As you see, in music21 measure streams have both a number and an offset. To retrieve this information, we can conveniently call the attributes `.number` and `.offset` on a measure stream.

Let's take measure number 10. We can retrieve it by calling the method `.measure()` on the variable where we stored the vocal part, and passing the number `10` as parameter. Then, we will call the attributes `.number` and `.offset` on this variable.

In [None]:
m_vocal_10 = mm_vocal.measure(10)

print("Measure number {} of the vocal part starts at offset {}.".format(m_vocal_10.number, m_vocal_10.offset))

Let's now see what this measure contains.

In [None]:
for e in m_vocal_10.elements:
    print(e)

Measure 10 only contains notes. And these notes are contained within this measure in specific offsets. We can retrieve the offset of each note by calling the `.offset` attribute on each note.

In [None]:
for n in m_vocal_10.notes.stream():
    print("The note {} starts at offset {}.".format(n.nameWithOctave, n.offset))

Notice that the offsets of the notes are related to their position within the measure stream that contains them.

Let's now have a look to the offsets of the elements contained in the first measure of the score, which, in this case, has the number `0` because it is an anacrusis.

In [None]:
# Retrieve the measure with the method .measure()
m_vocal_0 = mm_vocal.measure(0)

# Iterate over the elements of the measure
for e in m_vocal_0.elements:
    print("At offset {} there is a {}.".format(e.offset, e))

As you can see, this measure contains many elements, but none of them is a note. However, all of them are contained in the measure stream in a specific offset, the first one of the measure, and therefore, we can call the `.offset` method on them.

However, we will probably won't want to work measure by measure.
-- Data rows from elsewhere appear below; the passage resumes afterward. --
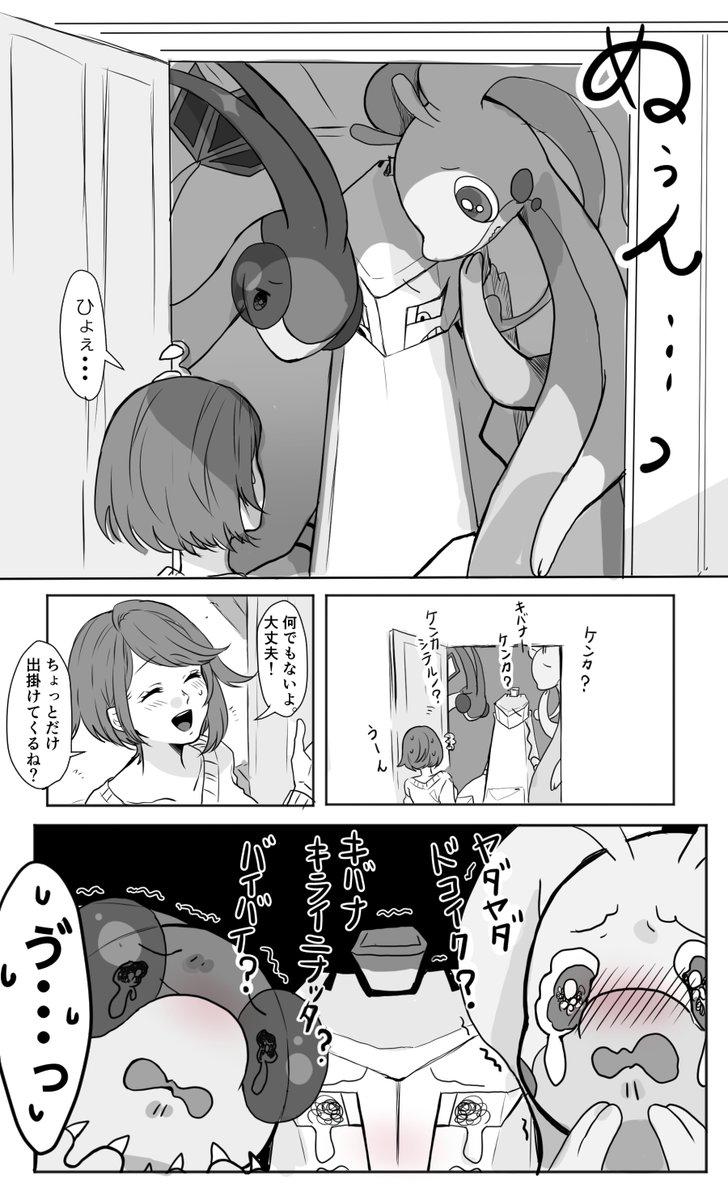 ポケモン キバユウ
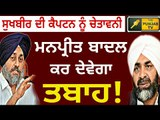 Sukhbir Badal's advice to Captain Amrinder Singh on Manpreet Badal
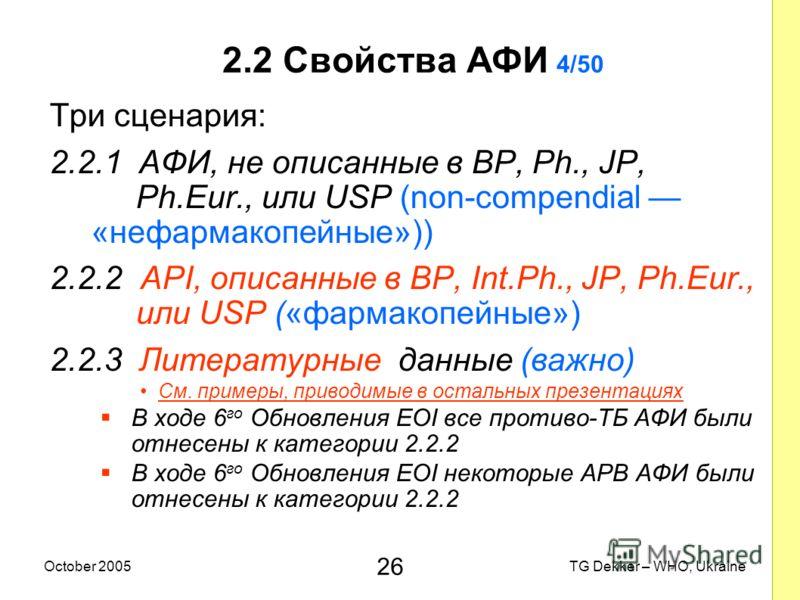 26 TG Dekker – WHO, UkraineOctober 2005 2.2 Свойства AФИ 4/50 Три сценария: 2.2.1 AФИ, не описанные в BP, Ph., JP, Ph.Eur., или USP (non-compendial «нефармакопейные»)) 2.2.2 API, описанные в BP, Int.Ph., JP, Ph.Eur., или USP («фармакопейные») 2.2.3 Л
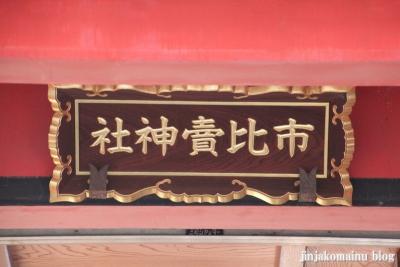 市比賣神社(京都市下京区河原町五条下ル一筋目西入ル )8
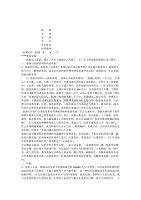鼎湖山见习报告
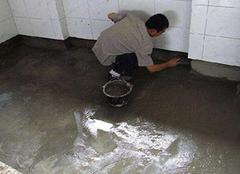 卫生间防水材料哪种好 卫生间防水材料哪个牌子好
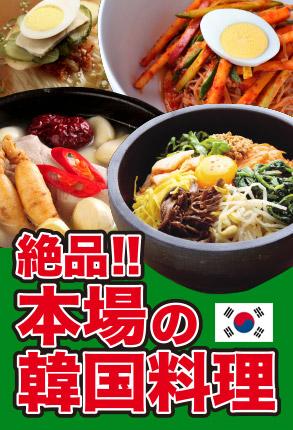 絶品!本場の韓国料理メニュー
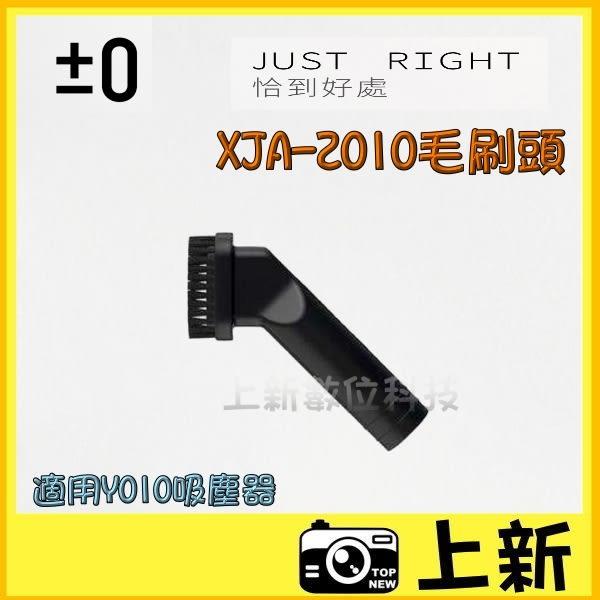 《台南/上新》±0 正負零 XJA-Z010 毛刷頭 吸塵器專用 適用 XJC-Y010吸塵器 群光公司貨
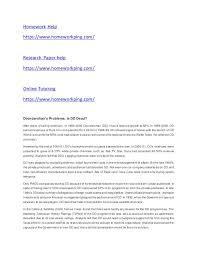 essay health and medicine gujarati
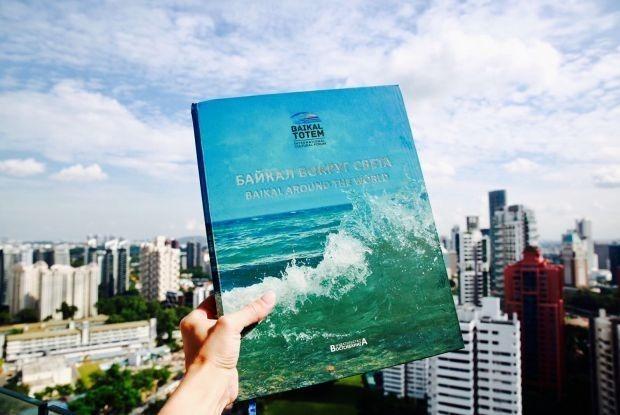 О природе и любви: как дети со всего мира создавали книгу о Байкале — Эксперимент на The Village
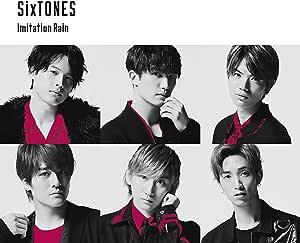 【メーカー特典あり】 Imitation Rain / D.D. (SixTONES仕様) (初回盤) (CD+DVD-A) (クリアファイル-E(A5サイズ)付)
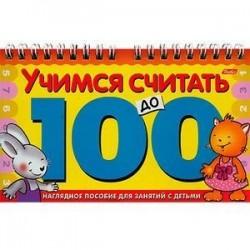 Игра-конструктор 'Учимся считать до 100' (06149)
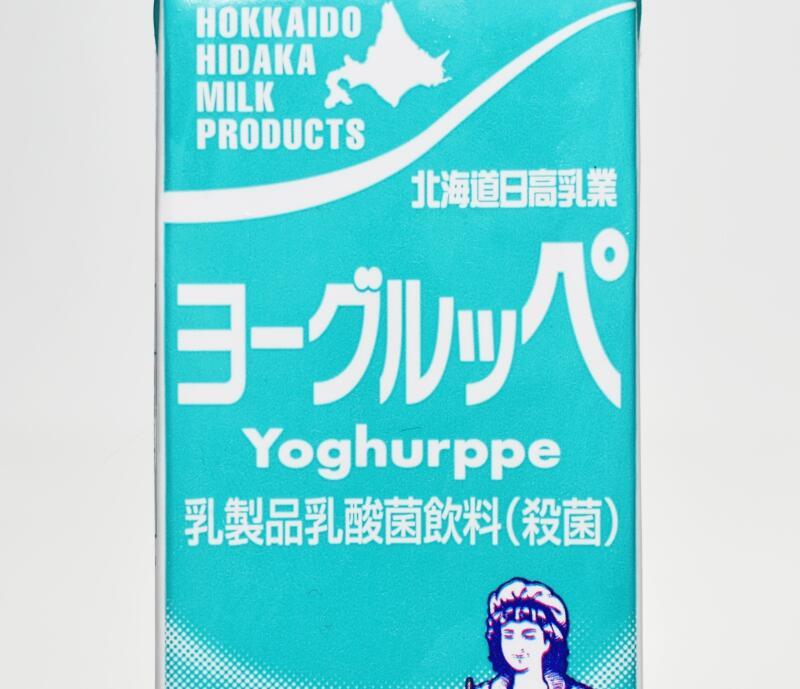 北海道日高乳業ヨーグルッペ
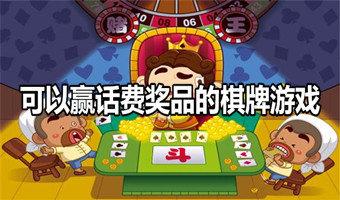 可以赢话费奖品的棋牌游戏-可以免费赢话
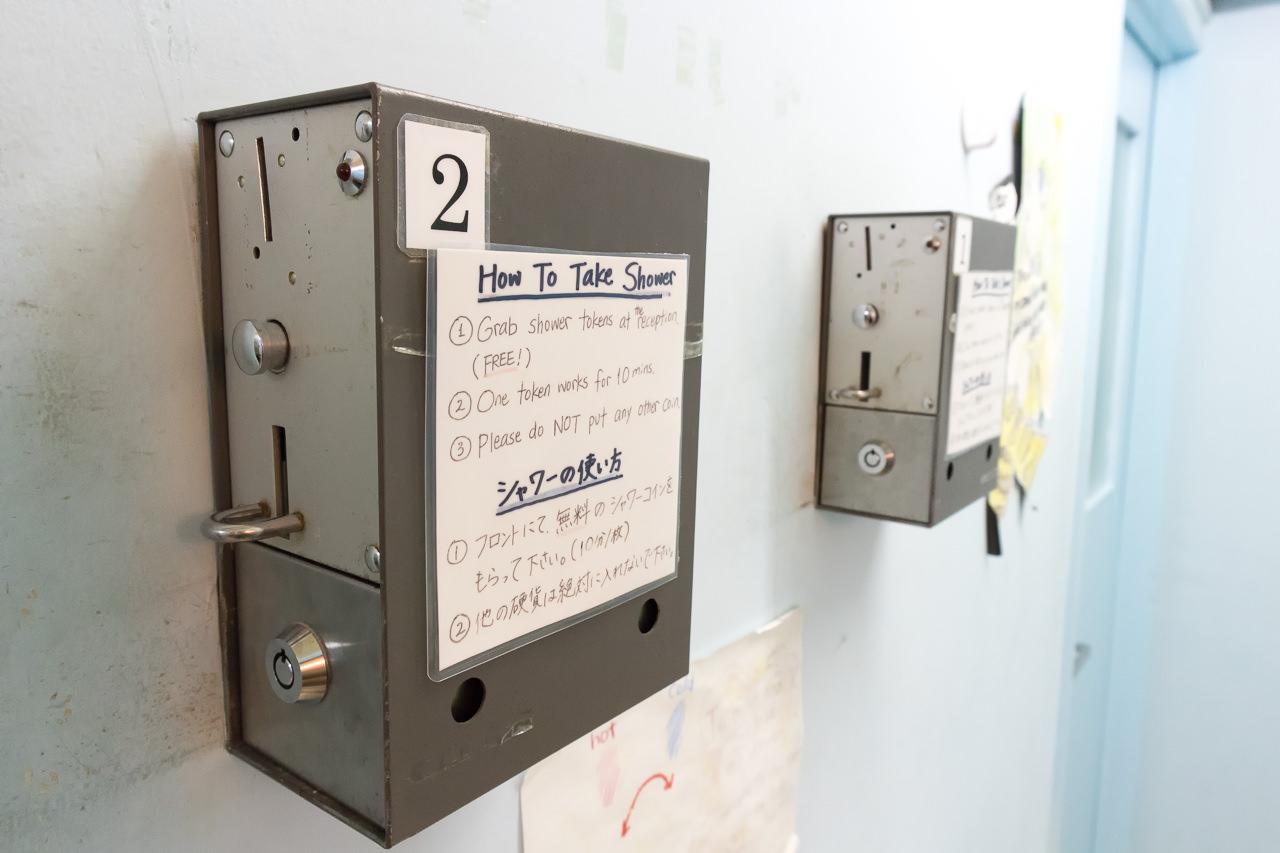 エースイン新宿シャワールームのコインボックス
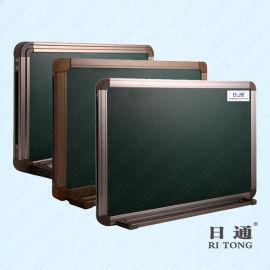 惠州中学推拉黑板 教学黑板厂家 日通品牌性价比高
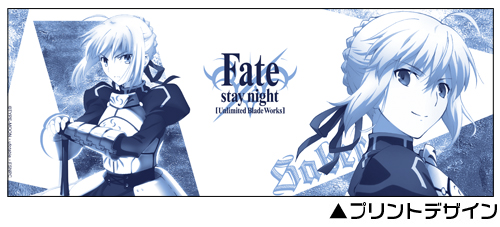 Fate/Fate/stay night/Fate/stay night [UBW]セイバー フタつきマグカップ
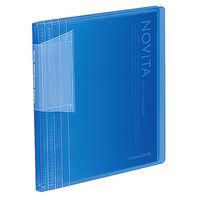 コクヨ ポストカードホルダー<ノビータ> 固定式 A6-S 60ポケット 透明青 ハセ-N60B 1冊(直送品)
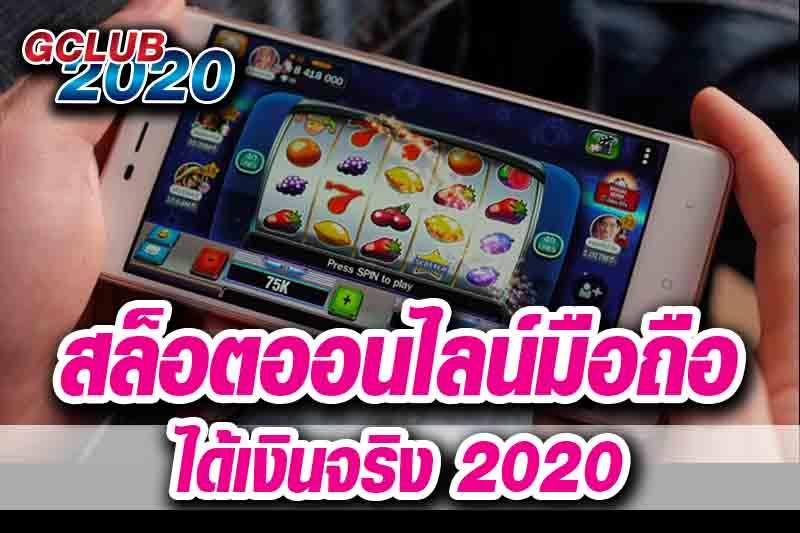 สล็อตออนไลน์มือถือ-ได้เงินจริง-2020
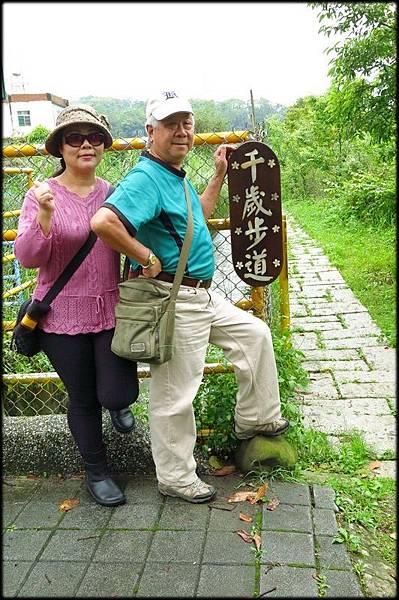 軟橋休閒步道_135.jpg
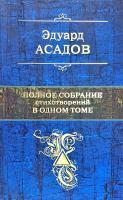 Асадов Эдуард Полное собрание стихотворений в одном томе 978-5-699-61145-4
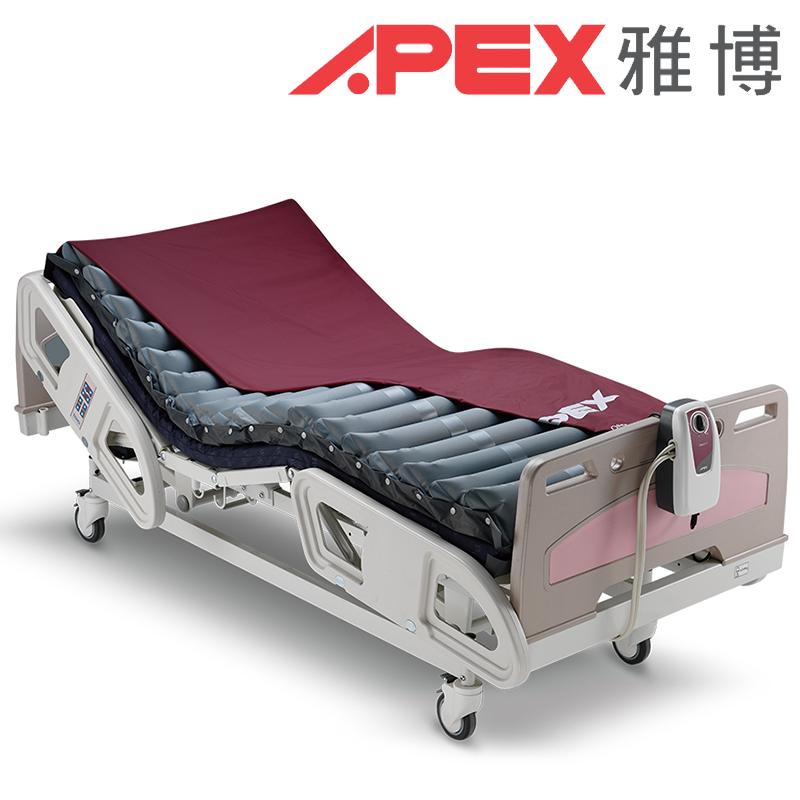 台湾雅博气垫床DOMUS 2 交替型  防褥疮床垫 防褥疮垫
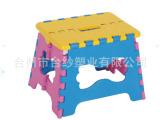 供应宝贝地带儿童折叠凳儿童安全椅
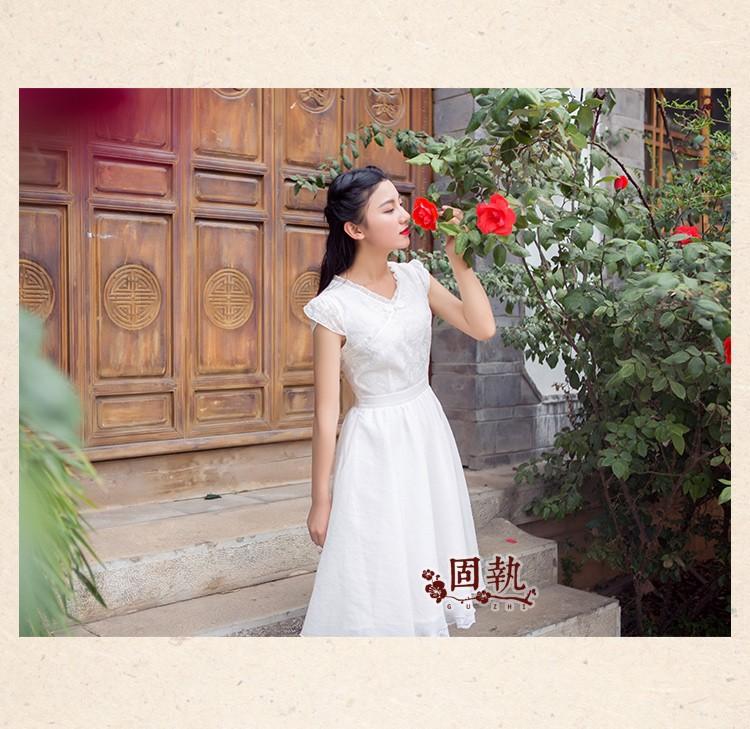 Bóng Hồng Kiều Diễm - đầm xoè vintage 3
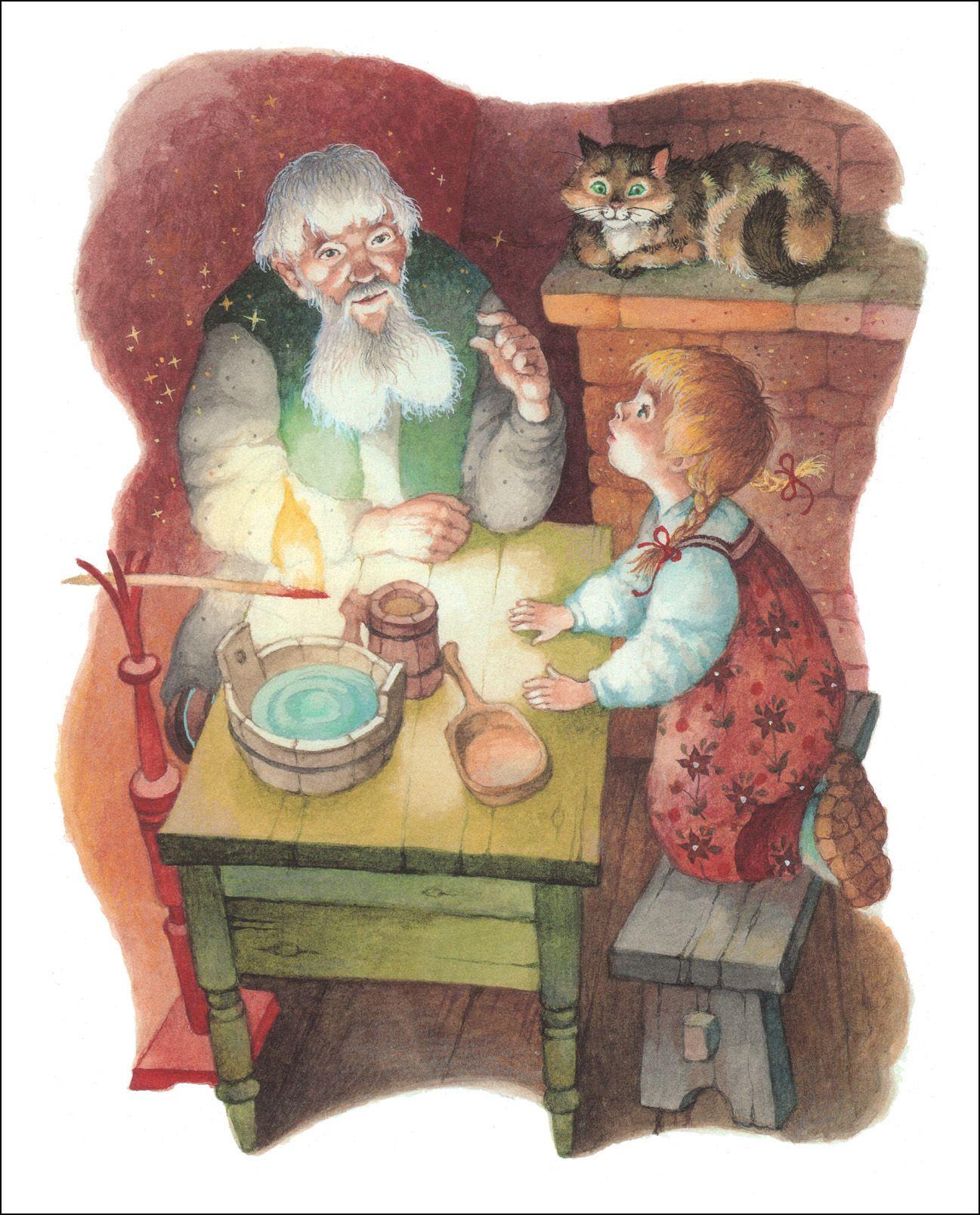 Бабушка дедушка картинка сказка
Instead, we will probably like to retrieve all notes from a part using the `.notes` attribute, applied to the "flattened" part. Let's retrieve all the notes from the vocal part, and to be sure that we did it correctly, let's open them in our score editor.

In [None]:
nn_vocal = p_vocal.flat.notes.stream()

nn_vocal.show()

Now that we have all the notes of the vocal part in the stream stored in variable `nn_vocal`, let's retrieve there the notes from measure number 10, which, in `nn_vocal`, are the notes from indexes 10 to 19. To verify that these are the notes we want, let's print them out, and also show them in our score editor.

In [None]:
nn_vocal_m10 = nn_vocal[10:20]

for n in nn_vocal_m10:
    print(n)

nn_vocal_m10.show()

If you showed those notes in your score editor, you will have noticed that the score editor creates few empty measures before. Why is this? Well, it has to do with the note offsets. So let's check them:

In [None]:
for n in nn_vocal_m10:
    print("The note {} starts at offset {}.".format(n.nameWithOctave, n.offset))

As you can see, the first note starts at offset `38.0`, so the score editor, having this information, has to leave the space equivalent to 38 quarter notes free before the first note. But, why, if these are the same notes that we analysed before, the offset is now different? Because their container is also different. Previously, we retrieved these notes from their measure, so the offsets were related to that measure. However, now we are retrieving these notes from a stream that we created and saved in the variable `nn_vocal`, and this stream is created by "flattening" the vocal part saved in the variable `p_vocal`. Therefore, the offsets of the notes contained in `nn_vocal` are no longer related to the measure, but to the entire part.

However, having the notes in this new stream doesn't mean that we lost the measure information. We can still retrieve this information by calling the `.measure` attribute on a note. Besides, we can even now in which beat of the measure a note starts, by calling the `.beat` attribute. Let's retrieve the measure and beat information from the notes of measure 10 that we saved in the variable `nn_vocal_m10`.

In [None]:
for n in nn_vocal_m10:
    print("The note {} is in measure {}, beat {}.".format(n.nameWithOctave, n.measureNumber, n.beat))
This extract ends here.